No matter what the final outcome of the case is, Fink is of the opinion that this preliminary decision will have a lasting impact.

“The case is of astounding importance. It is the first time in Ontario that a court has indicated that the board cannot act with impunity if it is outside the confines of obligations under the statute,” he says.

“This class action has implications well beyond the case itself. The root of the problem is that the WSIB is not conducting itself in good faith in general.”

Fink says he’s now reviewing his existing small claims files and fielding many new enquiries from injured workers in the same position.   

“The loss isn’t the money the WSIB took, which can be recovered from internal appeals,” he says. “It’s the money they had to spend to attempt to recover the loss — legal fees, transportation and other outgoings.”

Newhouse agrees about the importance of the decision.

“Although a great deal of evidence will have to be explored in the proceeding, some important principles have already been established,” he says.

“One is that actions of the board may be open to challenge on the basis of misfeasance in public office, notwithstanding the privative clause in the legislation. Another is that an allegation of bad faith can be an element of or incidental to a misfeasance claim. And finally, the WSIB may be open to a negligence suit in the proper circumstances.”

Fink also sees a door opening in the realm of punitive damages. “Until this class action, workers couldn’t get punitive damages for misfeasance,” he says.

“Workers’ compensation is supposed to be quick and fair without causation. We still have the latter, but quick and fair have gone out the window. The board’s mandate is not to minimize costs but to treat workers fairly in accordance with statute. Instead, it has adopted the same approach as insurance companies.”

Fink points out that when entitlements are sought from an insurance agency, the settlements often minimize amounts owing.

“That’s fine in an insurance context,” he says. “There are remedies in tort litigation and there are punitive damages.”

Fink refers to the case of Whiten v Pilot Insurance Co, 2002 SCC 18, in which the Supreme Court of Canada ordered greater than $1 million punitive damages for the oppressive conduct of the insurer.

“That applies to the WSIB now. Before, what was the downside of the WSIB not paying? If I appeal one of their decisions, there are no legal costs,” he says.

“There is currently a two-and-a-half-year waiting period. A dollar pushed off until tomorrow is a dollar saved. If the worst comes to the worst, they pay what they might have paid years ago. That’s why the Court of Appeal decision is still reverberating.”

Despite these sentiments, Fink sees more prospects of success in law reform as opposed to litigation.

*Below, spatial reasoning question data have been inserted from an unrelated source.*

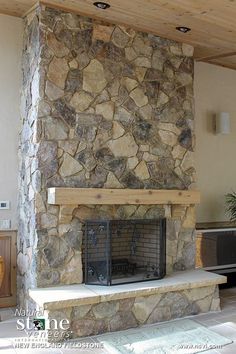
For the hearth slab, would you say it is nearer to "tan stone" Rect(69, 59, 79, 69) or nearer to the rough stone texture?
the rough stone texture

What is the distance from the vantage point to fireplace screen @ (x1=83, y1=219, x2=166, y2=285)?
3799 mm

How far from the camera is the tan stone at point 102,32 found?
3.96m

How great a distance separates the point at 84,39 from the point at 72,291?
2.59 m

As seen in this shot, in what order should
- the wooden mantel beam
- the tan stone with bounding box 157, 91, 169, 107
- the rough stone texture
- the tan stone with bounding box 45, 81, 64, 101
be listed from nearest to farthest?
the rough stone texture < the wooden mantel beam < the tan stone with bounding box 45, 81, 64, 101 < the tan stone with bounding box 157, 91, 169, 107

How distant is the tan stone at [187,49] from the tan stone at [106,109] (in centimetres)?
131

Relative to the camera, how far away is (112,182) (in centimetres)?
404

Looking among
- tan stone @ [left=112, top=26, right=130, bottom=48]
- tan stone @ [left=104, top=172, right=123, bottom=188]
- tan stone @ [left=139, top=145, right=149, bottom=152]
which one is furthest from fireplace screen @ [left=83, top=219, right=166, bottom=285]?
tan stone @ [left=112, top=26, right=130, bottom=48]

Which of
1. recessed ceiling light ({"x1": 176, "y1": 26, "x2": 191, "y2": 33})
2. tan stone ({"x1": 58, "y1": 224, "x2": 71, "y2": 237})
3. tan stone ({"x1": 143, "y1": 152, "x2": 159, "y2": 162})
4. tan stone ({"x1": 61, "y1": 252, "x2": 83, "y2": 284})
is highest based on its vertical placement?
recessed ceiling light ({"x1": 176, "y1": 26, "x2": 191, "y2": 33})

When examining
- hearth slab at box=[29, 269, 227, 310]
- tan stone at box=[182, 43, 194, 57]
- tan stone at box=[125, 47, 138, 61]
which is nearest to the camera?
hearth slab at box=[29, 269, 227, 310]

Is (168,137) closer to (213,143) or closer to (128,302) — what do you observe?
(213,143)

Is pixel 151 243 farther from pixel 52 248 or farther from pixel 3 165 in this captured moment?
pixel 3 165

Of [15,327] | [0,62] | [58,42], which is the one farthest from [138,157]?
[15,327]

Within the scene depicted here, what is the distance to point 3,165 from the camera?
4051mm

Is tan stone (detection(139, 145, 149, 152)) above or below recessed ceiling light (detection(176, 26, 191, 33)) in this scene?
below
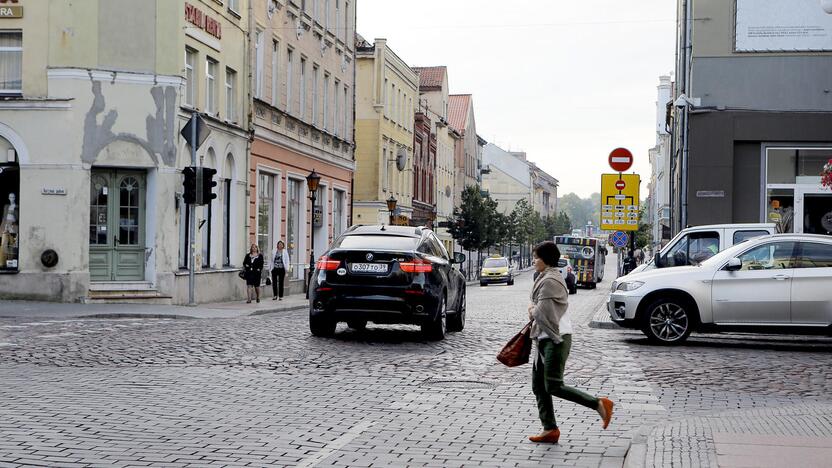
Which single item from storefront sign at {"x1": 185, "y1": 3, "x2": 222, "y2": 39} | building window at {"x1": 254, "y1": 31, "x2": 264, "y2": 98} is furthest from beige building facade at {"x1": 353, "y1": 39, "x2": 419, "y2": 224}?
storefront sign at {"x1": 185, "y1": 3, "x2": 222, "y2": 39}

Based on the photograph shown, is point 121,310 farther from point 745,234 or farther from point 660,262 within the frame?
point 745,234

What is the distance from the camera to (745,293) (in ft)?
56.3

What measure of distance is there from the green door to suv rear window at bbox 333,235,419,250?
1163 cm

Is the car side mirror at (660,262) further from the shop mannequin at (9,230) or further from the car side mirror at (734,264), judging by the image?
the shop mannequin at (9,230)

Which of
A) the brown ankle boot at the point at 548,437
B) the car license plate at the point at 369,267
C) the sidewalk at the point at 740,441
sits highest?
the car license plate at the point at 369,267

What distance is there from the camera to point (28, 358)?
46.3 feet

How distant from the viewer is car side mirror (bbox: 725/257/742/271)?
17250 millimetres

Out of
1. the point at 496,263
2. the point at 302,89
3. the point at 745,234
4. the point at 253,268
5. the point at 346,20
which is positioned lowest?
the point at 496,263

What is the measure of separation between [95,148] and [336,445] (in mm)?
19707

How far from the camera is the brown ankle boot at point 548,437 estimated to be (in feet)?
28.1

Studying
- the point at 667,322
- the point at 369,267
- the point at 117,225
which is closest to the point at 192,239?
the point at 117,225

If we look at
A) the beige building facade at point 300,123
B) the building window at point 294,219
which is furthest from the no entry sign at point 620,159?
the building window at point 294,219

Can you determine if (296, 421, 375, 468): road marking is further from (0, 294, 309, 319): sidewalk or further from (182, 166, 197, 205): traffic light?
(182, 166, 197, 205): traffic light

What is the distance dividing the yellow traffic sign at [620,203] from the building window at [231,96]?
1095 cm
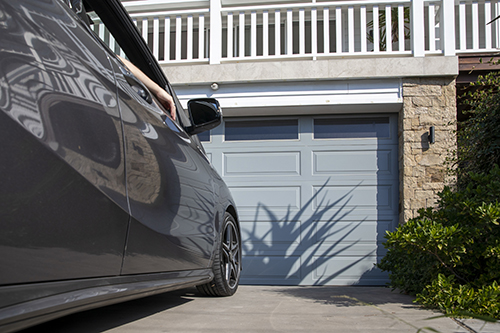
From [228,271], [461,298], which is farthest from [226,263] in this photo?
[461,298]

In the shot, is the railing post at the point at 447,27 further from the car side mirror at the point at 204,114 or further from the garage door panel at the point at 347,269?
the car side mirror at the point at 204,114

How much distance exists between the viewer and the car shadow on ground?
1.86 metres

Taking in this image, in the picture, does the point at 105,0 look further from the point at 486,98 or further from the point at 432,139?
the point at 432,139

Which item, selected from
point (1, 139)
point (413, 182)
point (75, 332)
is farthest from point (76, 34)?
point (413, 182)

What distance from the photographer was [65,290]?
1082mm

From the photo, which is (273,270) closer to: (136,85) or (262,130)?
(262,130)

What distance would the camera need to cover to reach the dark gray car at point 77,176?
3.03ft

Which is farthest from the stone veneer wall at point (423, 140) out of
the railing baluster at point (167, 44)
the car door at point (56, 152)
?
the car door at point (56, 152)

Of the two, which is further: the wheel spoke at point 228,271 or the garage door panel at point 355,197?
the garage door panel at point 355,197

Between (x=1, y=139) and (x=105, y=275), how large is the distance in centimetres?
55

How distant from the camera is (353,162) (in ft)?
19.5

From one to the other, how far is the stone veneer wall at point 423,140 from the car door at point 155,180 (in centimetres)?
383

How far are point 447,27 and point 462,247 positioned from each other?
4.28 meters

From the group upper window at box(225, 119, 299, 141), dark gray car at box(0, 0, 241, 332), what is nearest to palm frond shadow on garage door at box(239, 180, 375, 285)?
upper window at box(225, 119, 299, 141)
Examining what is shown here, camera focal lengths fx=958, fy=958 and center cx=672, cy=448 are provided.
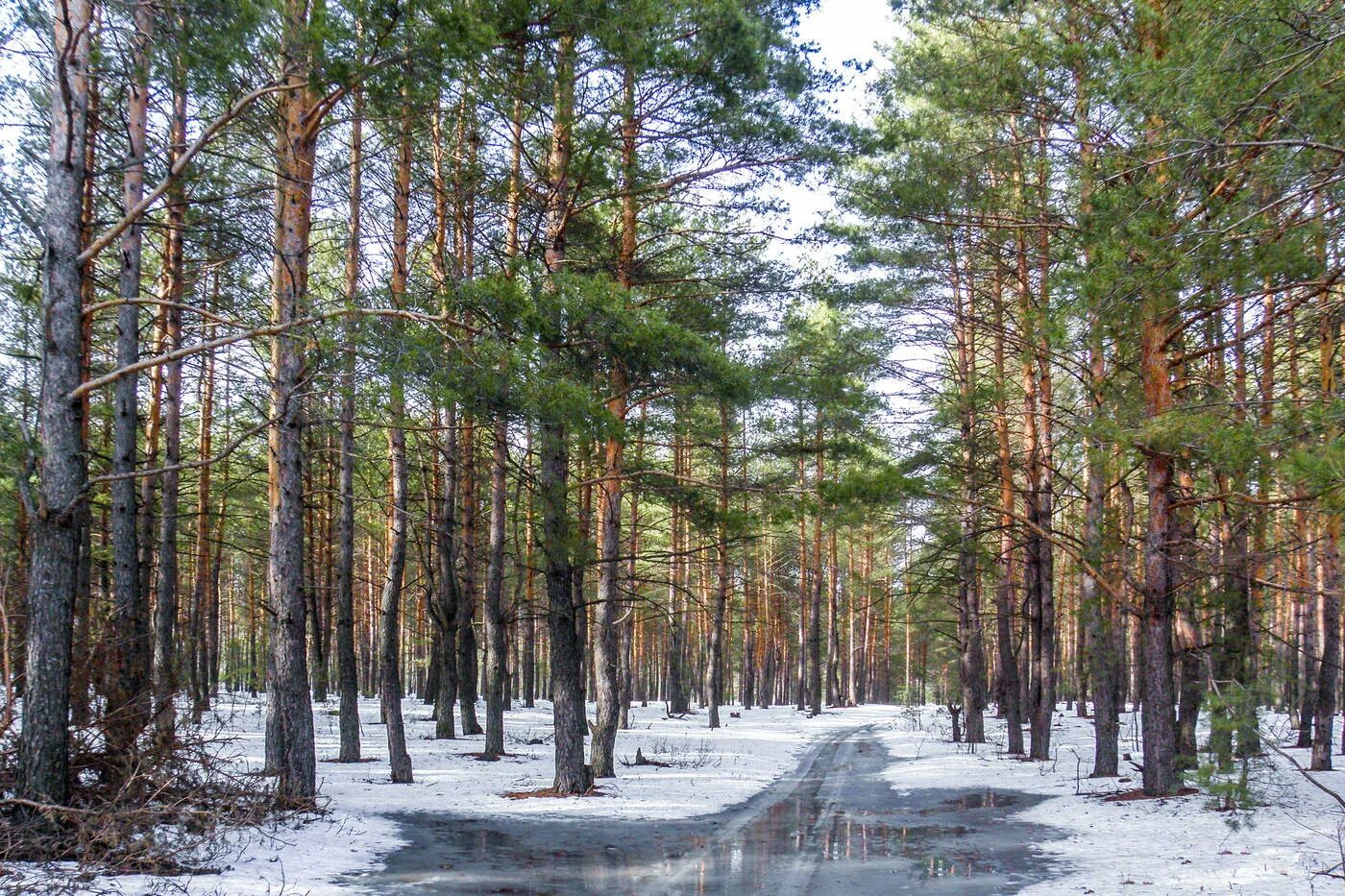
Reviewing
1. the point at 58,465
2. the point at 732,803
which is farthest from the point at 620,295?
the point at 732,803

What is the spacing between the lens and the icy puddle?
8.43m

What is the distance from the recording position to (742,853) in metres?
10.1

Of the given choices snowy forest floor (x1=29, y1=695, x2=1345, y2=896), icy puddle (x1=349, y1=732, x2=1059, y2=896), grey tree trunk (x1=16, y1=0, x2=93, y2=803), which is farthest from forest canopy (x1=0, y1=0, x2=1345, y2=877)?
icy puddle (x1=349, y1=732, x2=1059, y2=896)

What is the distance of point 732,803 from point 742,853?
427 centimetres

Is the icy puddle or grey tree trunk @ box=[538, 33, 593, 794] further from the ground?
grey tree trunk @ box=[538, 33, 593, 794]

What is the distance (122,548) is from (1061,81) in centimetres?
1269

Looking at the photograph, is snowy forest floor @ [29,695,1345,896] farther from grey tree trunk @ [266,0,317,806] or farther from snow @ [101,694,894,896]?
grey tree trunk @ [266,0,317,806]

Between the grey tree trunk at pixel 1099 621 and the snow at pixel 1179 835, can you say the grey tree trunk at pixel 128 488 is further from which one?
the grey tree trunk at pixel 1099 621

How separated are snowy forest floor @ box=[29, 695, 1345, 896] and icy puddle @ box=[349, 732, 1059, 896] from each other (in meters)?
0.43

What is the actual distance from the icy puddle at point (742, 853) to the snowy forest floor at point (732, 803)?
1.42ft

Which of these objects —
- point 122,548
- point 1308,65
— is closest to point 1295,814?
point 1308,65

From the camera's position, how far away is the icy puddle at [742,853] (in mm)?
8430

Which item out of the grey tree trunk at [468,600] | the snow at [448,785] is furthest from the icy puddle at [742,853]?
the grey tree trunk at [468,600]

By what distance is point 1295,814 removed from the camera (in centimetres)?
1135
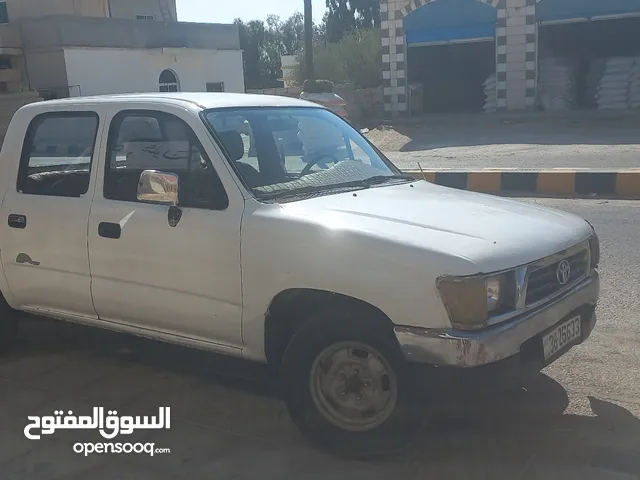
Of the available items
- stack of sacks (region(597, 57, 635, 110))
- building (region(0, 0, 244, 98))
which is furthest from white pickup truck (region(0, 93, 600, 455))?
building (region(0, 0, 244, 98))

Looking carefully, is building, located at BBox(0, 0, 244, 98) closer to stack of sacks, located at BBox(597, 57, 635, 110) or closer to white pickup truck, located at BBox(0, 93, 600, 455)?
stack of sacks, located at BBox(597, 57, 635, 110)

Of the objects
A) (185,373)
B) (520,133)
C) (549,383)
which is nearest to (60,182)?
(185,373)

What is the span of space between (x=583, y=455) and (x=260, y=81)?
49440 mm

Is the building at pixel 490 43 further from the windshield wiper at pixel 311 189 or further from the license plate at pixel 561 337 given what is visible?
the license plate at pixel 561 337

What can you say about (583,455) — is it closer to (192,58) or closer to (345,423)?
(345,423)

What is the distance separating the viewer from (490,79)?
26.6 m

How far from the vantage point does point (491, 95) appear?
2659 cm

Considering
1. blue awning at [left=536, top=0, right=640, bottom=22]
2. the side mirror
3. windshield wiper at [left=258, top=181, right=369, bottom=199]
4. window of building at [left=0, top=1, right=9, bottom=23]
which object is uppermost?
window of building at [left=0, top=1, right=9, bottom=23]

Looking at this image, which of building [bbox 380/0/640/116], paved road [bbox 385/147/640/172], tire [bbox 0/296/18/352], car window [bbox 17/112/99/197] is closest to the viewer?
car window [bbox 17/112/99/197]

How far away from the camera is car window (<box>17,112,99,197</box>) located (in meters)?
4.47

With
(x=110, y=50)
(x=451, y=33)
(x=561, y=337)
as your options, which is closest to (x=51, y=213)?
(x=561, y=337)

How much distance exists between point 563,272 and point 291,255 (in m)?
1.34

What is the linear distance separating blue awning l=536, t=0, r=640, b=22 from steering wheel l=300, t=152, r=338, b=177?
2240cm

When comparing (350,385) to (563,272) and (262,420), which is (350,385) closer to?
(262,420)
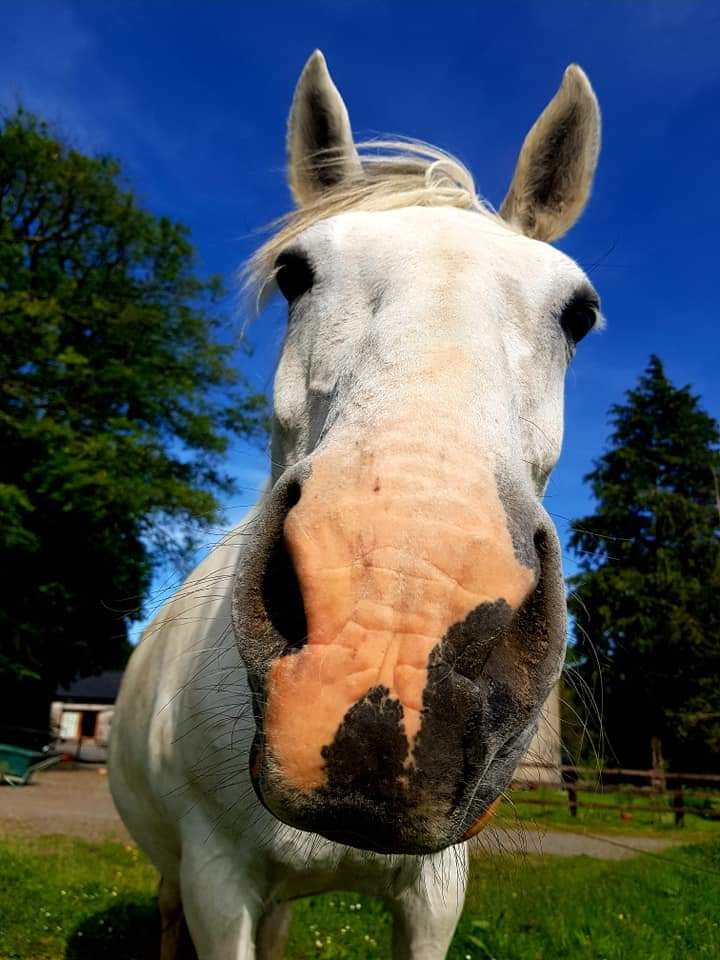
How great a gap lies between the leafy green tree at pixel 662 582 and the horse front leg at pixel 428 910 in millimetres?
21510

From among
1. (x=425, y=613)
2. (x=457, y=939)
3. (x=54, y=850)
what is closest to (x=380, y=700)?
(x=425, y=613)

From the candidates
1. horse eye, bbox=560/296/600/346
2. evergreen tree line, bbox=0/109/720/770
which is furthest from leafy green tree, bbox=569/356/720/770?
horse eye, bbox=560/296/600/346

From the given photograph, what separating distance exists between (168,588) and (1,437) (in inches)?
727

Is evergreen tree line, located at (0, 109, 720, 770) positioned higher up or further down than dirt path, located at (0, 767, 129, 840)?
higher up

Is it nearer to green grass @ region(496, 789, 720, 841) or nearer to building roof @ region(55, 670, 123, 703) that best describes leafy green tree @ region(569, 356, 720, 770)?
green grass @ region(496, 789, 720, 841)

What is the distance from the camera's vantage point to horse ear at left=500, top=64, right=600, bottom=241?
8.71ft

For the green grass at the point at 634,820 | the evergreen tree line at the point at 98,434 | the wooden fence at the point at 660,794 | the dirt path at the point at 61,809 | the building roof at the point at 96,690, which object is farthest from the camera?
the building roof at the point at 96,690

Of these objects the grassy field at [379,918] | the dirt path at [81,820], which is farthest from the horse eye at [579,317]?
the dirt path at [81,820]

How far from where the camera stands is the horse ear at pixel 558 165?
2.66m

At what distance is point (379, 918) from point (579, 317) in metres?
4.85

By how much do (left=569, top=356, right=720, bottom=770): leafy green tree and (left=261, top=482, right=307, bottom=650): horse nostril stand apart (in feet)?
74.5

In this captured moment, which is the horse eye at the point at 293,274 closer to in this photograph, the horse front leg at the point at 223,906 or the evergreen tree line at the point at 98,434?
the horse front leg at the point at 223,906

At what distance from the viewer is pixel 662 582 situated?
92.3 ft

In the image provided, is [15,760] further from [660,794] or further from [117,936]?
[660,794]
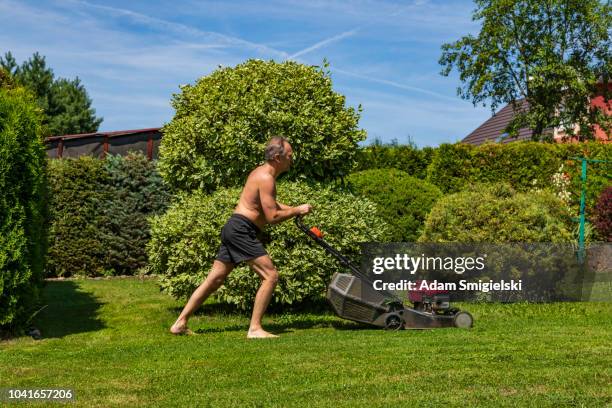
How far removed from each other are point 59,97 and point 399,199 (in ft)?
124

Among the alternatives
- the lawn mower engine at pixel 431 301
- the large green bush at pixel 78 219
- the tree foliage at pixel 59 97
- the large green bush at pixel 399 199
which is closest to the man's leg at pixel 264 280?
the lawn mower engine at pixel 431 301

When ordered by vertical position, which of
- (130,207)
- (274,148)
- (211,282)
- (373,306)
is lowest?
(373,306)

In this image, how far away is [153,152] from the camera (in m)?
20.7

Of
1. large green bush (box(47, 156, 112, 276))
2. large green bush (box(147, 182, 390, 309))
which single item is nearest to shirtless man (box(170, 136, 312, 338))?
large green bush (box(147, 182, 390, 309))

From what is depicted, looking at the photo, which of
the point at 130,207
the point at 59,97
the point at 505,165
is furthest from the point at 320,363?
the point at 59,97

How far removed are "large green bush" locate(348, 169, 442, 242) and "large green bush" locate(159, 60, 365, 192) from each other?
3.90m

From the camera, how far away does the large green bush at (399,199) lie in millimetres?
A: 14641

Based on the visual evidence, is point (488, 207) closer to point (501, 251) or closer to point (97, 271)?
point (501, 251)

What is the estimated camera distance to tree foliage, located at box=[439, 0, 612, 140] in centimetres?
3566

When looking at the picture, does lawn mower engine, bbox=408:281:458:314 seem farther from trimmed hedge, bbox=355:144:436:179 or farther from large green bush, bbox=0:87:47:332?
trimmed hedge, bbox=355:144:436:179

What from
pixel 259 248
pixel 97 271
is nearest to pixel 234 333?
pixel 259 248

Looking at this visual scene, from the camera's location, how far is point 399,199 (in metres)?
14.7

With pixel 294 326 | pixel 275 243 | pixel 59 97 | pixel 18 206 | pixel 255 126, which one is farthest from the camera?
pixel 59 97

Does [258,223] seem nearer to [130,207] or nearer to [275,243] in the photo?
[275,243]
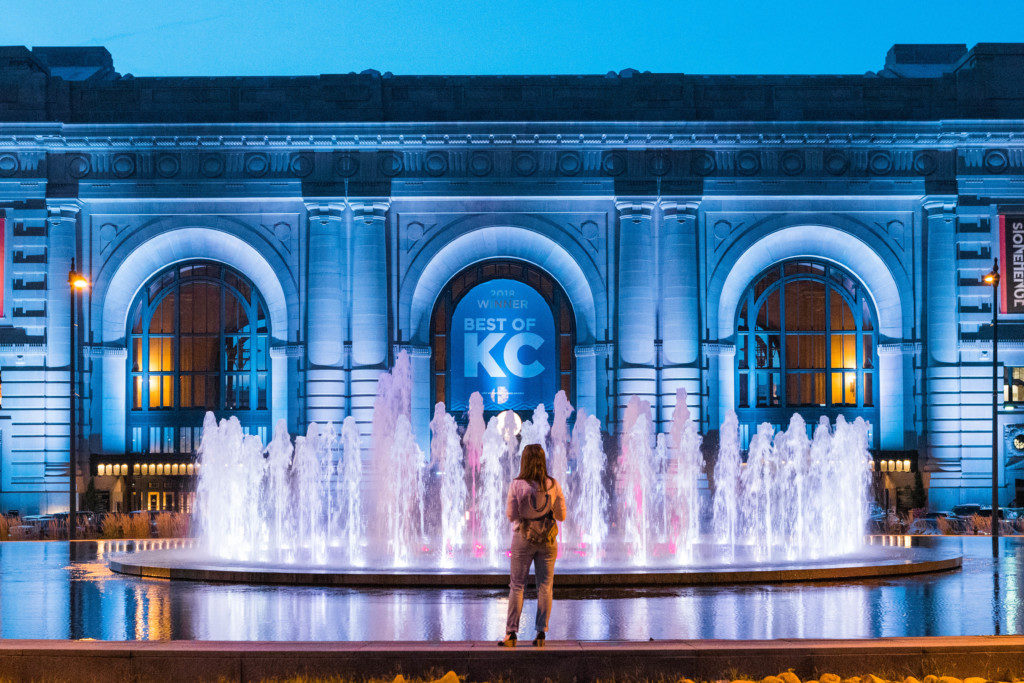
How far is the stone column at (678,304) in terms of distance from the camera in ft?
133

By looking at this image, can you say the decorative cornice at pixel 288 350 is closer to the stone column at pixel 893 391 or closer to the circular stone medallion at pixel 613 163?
the circular stone medallion at pixel 613 163

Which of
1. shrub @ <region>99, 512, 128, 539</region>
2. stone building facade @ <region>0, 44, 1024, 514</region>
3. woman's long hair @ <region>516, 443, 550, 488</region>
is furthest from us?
stone building facade @ <region>0, 44, 1024, 514</region>

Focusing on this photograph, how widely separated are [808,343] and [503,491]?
16.4m

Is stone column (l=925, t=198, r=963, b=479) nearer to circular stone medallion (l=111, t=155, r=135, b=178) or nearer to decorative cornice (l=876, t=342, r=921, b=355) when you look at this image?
decorative cornice (l=876, t=342, r=921, b=355)

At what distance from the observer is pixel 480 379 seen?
4241 centimetres

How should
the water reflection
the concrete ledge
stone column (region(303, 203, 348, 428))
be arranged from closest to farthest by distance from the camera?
the concrete ledge
the water reflection
stone column (region(303, 203, 348, 428))

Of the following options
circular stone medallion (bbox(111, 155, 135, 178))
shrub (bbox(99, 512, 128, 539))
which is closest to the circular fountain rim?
shrub (bbox(99, 512, 128, 539))

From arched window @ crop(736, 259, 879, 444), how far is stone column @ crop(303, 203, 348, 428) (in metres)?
14.4

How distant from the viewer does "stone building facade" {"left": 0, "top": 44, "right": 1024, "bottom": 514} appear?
40.9 metres

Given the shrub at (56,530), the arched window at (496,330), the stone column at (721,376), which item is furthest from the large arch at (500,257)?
the shrub at (56,530)

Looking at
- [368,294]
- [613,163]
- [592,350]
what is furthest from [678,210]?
[368,294]

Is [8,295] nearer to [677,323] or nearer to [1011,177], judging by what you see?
[677,323]

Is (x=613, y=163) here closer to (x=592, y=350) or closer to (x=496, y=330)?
(x=592, y=350)

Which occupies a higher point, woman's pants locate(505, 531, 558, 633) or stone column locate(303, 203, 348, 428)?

“Lobbying work will be more assistance to the travails of injured workers than my court case, glorious as it was for the day,” he says.

Fink anticipates that other groups will take up the fight.

“Will this case cause the WSIB to reform itself? No. It will be part and parcel of a greater effort. Public unions and private representatives will be more vociferous about having the WSIB restored to trying to assist injured workers rather than minimizing their entitlements. It will be an uphill battle,” he says.